▸ **Problems to work on**:
A. In the report on civilians trapped in Mosul's Old City, what price did residents give for a kilogram of lentils?
B. Reproduce the passage of the Mosul report between "At a mustering" and "after the other.", inclusive.

Up to 20,000 civilians are trapped in the last ISIS-held areas in Mosul’s Old City, which Iraqi forces are battling to retake, UN humanitarian coordinator in Iraq Lise Grande said Thursday.

“Our estimate at this stage is that in the final pockets of the Old City, there could be as many as 15,000 civilians, possibly even as high as 20,000,” Grande told Agence France Presse.

“The people that are still trapped inside of these pockets are in terrible condition,” facing shortages of food, she said.

“They’re in extreme danger from bombardment, from artillery crossfire. The (ISIS) fighters that are still there are still directly targeting civilians if they try and leave.”

Those in the historic Old City, have been besieged and under fire for longer than those in any other part of Mosul, and the toll is apparent.

Children are emerging bone thin and severely dehydrated, elderly people are collapsing en route. In many cases there is nothing to eat besides boiled wheat.

At a mustering point less than a kilometer from the frontline, residents rattled off the latest prices of basic goods which they said had become prohibitively expensive in the past three months: a kilogram of lentils for 60,000 Iraqi dinars ($51), rice for 25,000 and flour for 22,000.

Mohammed Taher, a young man from the Makawi area of the Old City, said Russian-speaking ISIS militants spread out across the neighborhood had impeded civilian movement.

“It was a prison,” he said. “Five days ago they locked the door on us. They said, ‘Don’t come out, die inside’. But the army came and freed us.”

Shop-owner Adnan dragged himself from the rubble two days in a row after the houses he was sheltering in were bombed, one after the other.

“ISIS forced us out of our home, so we moved to a relative’s house nearby. Yesterday the house was bombed,” he said after the army evacuated him on Monday. “We moved to my cousin’s house and this morning it was also bombed.”

Adnan, who has shrapnel lodged in his skull from an earlier mortar attack, said he survived, with others, by hiding in the houses’ underground cellars.

▸ **Data section**:
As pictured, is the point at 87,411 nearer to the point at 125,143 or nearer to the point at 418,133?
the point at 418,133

▸ **Outputs in order**:
A. 60,000 Iraqi dinars ($51)

B.
At a mustering point less than a kilometer from the frontline, residents rattled off the latest prices of basic goods which they said had become prohibitively expensive in the past three months: a kilogram of lentils for 60,000 Iraqi dinars ($51), rice for 25,000 and flour for 22,000.

Mohammed Taher, a young man from the Makawi area of the Old City, said Russian-speaking ISIS militants spread out across the neighborhood had impeded civilian movement.

“It was a prison,” he said. “Five days ago they locked the door on us. They said, ‘Don’t come out, die inside’. But the army came and freed us.”

Shop-owner Adnan dragged himself from the rubble two days in a row after the houses he was sheltering in were bombed, one after the other.